One of NCSE's answers is absurd. (Another is almost as bad.) The question is about the famous peppered moths. Their changing color in response to a changing environment (industrial pollution darkening the trees with soot, rendering an advantage to darker moths) is a longstanding example of adaptation. In turns out, however, that the pictures were faked. This leads to Well's question:
Q: PEPPERED MOTHS. Why do textbooks use pictures of peppered moths camouflaged on tree trunks as evidence for natural selection -- when biologists have known since the 1980s that the moths don't normally rest on tree trunks, and all the pictures have been staged?And the NCSE response:
A: These pictures are illustrations used to demonstrate a point - the advantage of protective coloration to reduce the danger of predation. The pictures are not the scientific evidence used to prove the point in the first place. Compare this illustration to the well-known re-enactments of the Battle of Gettysburg. Does the fact that these re-enactments are staged prove that the battle never happened? The peppered moth photos are the same sort of illustration, not scientific evidence for natural selection.The answer is horrible, regardless of your view on evolution. The pictures are not genuine, but they are justified as a sort of "Gettysburg reenactment" in a science textbook. It is hard to imagine the NCSE could have come up with a worse answer if they tried.

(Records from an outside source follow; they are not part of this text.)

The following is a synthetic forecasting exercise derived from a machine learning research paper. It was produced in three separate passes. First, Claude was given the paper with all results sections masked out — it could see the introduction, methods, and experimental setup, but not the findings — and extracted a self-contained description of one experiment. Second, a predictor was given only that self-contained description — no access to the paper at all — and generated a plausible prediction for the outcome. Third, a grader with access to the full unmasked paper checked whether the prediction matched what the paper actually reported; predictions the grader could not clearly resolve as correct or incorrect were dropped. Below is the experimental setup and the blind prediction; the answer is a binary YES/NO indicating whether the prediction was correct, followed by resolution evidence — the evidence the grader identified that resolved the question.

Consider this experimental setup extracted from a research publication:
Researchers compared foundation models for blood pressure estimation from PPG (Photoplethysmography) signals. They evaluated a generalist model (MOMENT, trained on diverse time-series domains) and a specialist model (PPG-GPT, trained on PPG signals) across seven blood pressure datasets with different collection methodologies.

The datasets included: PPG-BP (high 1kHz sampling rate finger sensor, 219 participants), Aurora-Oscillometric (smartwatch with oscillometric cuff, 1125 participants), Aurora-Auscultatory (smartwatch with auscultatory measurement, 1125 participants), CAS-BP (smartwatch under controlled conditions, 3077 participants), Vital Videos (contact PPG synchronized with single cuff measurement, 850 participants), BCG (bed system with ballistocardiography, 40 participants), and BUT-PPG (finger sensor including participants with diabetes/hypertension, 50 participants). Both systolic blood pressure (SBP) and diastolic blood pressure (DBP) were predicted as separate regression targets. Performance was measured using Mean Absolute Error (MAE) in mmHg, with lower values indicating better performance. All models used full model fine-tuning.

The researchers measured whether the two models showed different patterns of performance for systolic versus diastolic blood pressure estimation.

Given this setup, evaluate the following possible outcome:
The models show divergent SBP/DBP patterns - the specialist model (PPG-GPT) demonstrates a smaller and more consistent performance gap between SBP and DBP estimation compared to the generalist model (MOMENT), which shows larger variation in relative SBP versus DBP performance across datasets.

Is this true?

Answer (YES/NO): NO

The correct answer, from their perspective, should have been: the fraudulent pictures represent a sorry episode in the history of science and should be expunged and replaced with legitimate photos demonstrating adaptation.
†I am on a crusade to maintain a clear distinction between cosmological intelligent design, which holds that the fine-tuning in cosmology is evidence for design, and biological intelligent design, which holds that some biological systems are too complex to have arisen through evolution. I'm tilting at windmills: the biological IDers have co-opted the generic phrase "intelligent design."